ANSWER: First, let me explain what the feline herpes virus is. The one-phrase answer is that the feline herpes virus is the cat version of the common cold. Dr. Jan Scarlett, director of Maddie’s Shelter Medicine Program at Cornell University College of Veterinary Medicine, Ithaca, N.Y., says, “Often the condition is chronic, appearing with sneezes, snuffles and/or runny eyes, and rarely other ocular changes. Sometimes these signs progress and become serious, even leading to infection, but usually not. Once treated, the symptoms disappear for months or years before reoccurring, if they reoccur at all.” There is also no cure for herpes.
It seems stress is the most common trigger to cause an onset of feline herpes. Also, feline herpes is as infectious among cats as the common cold is in people. No wonder cats in shelters are prone. Kittens, in particular, are susceptible.
Many agents can cause upper respiratory infections in cats. Rhinotrachacheitis is caused by the feline herpes virus. There’s a vaccine for feline calicivirus, also associated with oral ulcers, gingivitis and inflammation of the mouth, as well as upper respiratory signs. In some kittens, the feline calicivirus may even be fatal.
Bordetella bronchiseptica, known as the cause of kennel cough in dogs, may affect cats, though symptoms are generally mild. Another cause of respiratory distress is mycoplasma, which may also cause ocular changes, and may lead to pneumonia. Generally, all of these disease agents — including the feline herpes virus — fall under the umbrella of upper respiratory disease.

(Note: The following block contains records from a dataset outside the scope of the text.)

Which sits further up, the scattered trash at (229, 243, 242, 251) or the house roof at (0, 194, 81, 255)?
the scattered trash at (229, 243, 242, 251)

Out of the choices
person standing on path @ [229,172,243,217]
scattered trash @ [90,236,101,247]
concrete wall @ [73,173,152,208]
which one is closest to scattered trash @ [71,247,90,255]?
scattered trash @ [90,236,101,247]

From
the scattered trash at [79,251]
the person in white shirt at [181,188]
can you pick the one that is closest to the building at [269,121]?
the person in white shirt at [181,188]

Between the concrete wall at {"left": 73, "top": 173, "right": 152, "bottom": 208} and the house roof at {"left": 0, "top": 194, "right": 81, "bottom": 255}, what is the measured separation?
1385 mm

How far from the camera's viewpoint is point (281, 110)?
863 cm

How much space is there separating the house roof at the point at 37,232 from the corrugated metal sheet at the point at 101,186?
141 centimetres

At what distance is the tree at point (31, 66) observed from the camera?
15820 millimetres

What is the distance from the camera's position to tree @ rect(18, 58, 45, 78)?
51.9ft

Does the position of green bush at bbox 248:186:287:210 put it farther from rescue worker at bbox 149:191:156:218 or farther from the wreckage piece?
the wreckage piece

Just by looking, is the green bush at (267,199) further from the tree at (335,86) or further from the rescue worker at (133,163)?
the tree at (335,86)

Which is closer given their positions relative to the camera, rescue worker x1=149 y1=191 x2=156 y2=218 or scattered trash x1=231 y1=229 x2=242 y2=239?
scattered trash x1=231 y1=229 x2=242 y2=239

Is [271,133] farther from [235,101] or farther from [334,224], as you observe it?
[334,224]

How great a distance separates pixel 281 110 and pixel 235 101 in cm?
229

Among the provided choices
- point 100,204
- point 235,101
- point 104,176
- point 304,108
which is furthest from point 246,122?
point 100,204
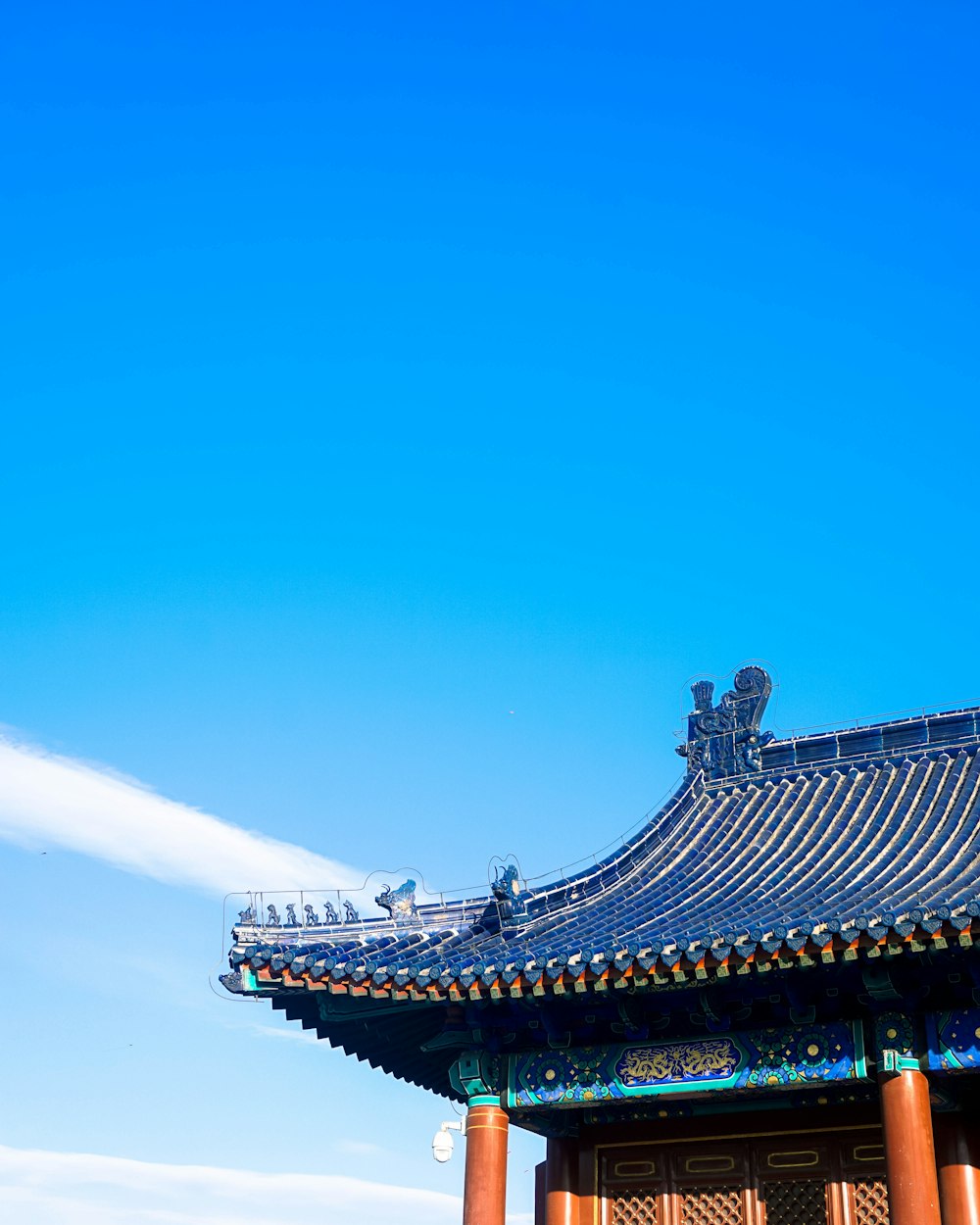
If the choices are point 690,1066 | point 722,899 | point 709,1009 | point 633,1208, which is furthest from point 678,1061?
point 633,1208

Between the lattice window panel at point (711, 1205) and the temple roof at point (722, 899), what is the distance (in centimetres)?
320

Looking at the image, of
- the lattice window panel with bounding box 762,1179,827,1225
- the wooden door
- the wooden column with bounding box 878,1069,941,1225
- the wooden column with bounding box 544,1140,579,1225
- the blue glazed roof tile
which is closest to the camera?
the wooden column with bounding box 878,1069,941,1225

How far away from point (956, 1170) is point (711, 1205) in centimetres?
281

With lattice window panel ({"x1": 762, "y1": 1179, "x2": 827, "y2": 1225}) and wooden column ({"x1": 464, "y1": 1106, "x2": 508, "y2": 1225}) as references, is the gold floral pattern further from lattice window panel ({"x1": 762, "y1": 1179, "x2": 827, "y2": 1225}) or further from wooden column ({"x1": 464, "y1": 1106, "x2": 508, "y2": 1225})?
lattice window panel ({"x1": 762, "y1": 1179, "x2": 827, "y2": 1225})

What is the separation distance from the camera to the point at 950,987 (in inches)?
536

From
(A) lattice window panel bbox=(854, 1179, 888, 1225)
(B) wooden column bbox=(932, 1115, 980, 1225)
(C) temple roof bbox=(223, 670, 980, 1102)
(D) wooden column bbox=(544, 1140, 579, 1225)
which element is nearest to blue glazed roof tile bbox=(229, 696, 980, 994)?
(C) temple roof bbox=(223, 670, 980, 1102)

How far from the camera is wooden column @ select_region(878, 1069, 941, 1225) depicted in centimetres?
1301

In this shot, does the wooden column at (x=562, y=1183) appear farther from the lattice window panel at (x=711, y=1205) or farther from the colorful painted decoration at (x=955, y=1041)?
the colorful painted decoration at (x=955, y=1041)

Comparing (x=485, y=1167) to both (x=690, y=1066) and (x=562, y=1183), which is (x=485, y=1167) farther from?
(x=690, y=1066)

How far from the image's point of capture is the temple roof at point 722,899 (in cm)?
1347

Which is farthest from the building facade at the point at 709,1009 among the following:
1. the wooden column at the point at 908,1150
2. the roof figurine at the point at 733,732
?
the roof figurine at the point at 733,732

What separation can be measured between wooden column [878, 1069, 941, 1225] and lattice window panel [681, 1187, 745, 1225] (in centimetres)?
283

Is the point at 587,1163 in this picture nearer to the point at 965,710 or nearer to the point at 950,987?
the point at 950,987

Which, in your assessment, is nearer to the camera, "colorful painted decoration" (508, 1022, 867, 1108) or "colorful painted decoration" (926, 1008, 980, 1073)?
"colorful painted decoration" (926, 1008, 980, 1073)
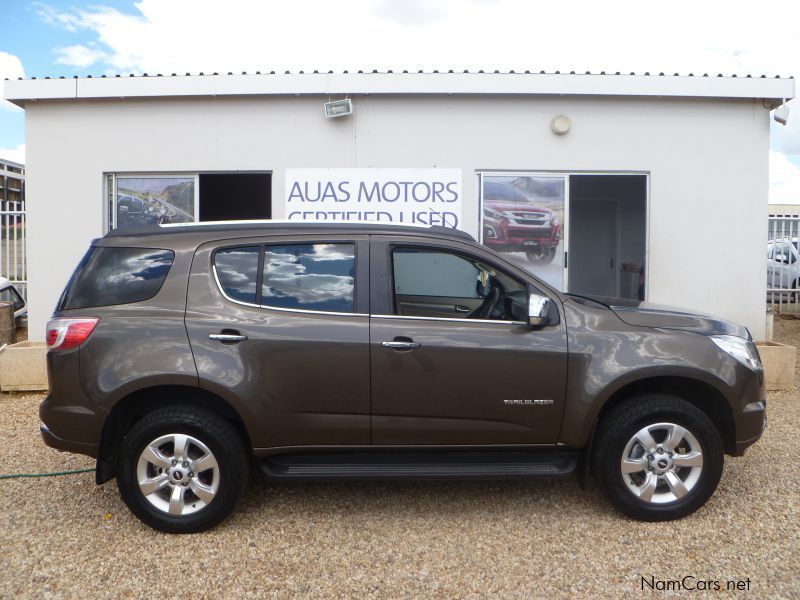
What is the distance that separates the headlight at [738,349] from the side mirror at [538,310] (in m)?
1.09

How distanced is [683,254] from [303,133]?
4752mm

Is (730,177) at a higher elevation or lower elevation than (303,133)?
lower

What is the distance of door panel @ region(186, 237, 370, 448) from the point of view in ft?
12.7

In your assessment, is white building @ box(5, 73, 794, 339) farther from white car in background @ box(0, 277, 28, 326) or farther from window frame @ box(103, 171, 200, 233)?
white car in background @ box(0, 277, 28, 326)

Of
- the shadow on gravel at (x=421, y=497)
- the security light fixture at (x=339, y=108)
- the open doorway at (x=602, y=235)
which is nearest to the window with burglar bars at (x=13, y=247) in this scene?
the security light fixture at (x=339, y=108)

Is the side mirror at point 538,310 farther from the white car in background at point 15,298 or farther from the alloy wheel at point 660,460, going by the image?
the white car in background at point 15,298

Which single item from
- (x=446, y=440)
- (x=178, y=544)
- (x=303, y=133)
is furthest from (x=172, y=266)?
(x=303, y=133)

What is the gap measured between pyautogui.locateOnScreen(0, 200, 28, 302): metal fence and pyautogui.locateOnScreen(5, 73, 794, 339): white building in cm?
213

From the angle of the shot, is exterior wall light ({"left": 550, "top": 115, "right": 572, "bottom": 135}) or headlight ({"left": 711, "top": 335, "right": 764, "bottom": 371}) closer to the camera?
headlight ({"left": 711, "top": 335, "right": 764, "bottom": 371})

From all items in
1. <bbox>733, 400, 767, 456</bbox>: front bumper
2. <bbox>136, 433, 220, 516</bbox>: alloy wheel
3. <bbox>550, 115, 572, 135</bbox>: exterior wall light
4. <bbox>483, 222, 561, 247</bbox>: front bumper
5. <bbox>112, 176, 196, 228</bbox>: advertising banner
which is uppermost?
<bbox>550, 115, 572, 135</bbox>: exterior wall light

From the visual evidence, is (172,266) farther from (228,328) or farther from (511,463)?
(511,463)

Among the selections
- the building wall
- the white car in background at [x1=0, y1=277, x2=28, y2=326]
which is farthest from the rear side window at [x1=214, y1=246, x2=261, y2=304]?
the white car in background at [x1=0, y1=277, x2=28, y2=326]

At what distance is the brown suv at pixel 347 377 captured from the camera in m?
3.88

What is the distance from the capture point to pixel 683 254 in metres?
7.93
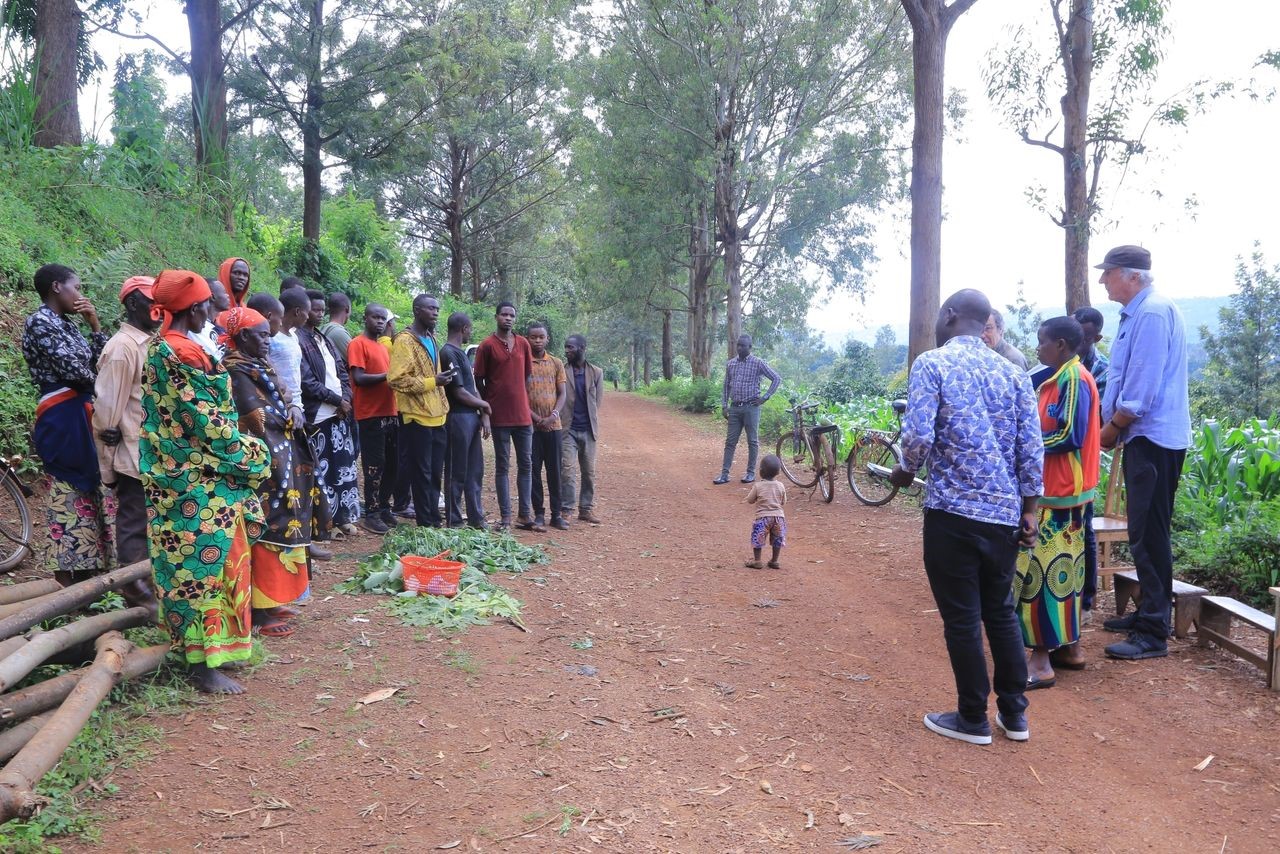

The problem is that shelters sometimes have to make hard choices. While eliminating cats with symptoms won’t totally eliminate the spread of the herpes virus in shelters, it may help some. Also, when there’s no space for healthy adoptable cats, those less healthy might be euthanized to make space. A serious breakout can spread out of control, and may even shut down a shelter. Still, in a perfect world, there’s no reason to euthanize a cat with symptoms of feline herpes unless the disease progresses and the pet becomes very ill. Shelters must make their own individual choices.
Scarlett agreed, adding, “While you generally may not want to adopt a cat who’s actually sick from the virus, adopting one with the disease but not symptomatic is perfectly reasonable. By lowering stress with a slow introduction to your existing cats, you may never see symptoms of the feline herpes virus.”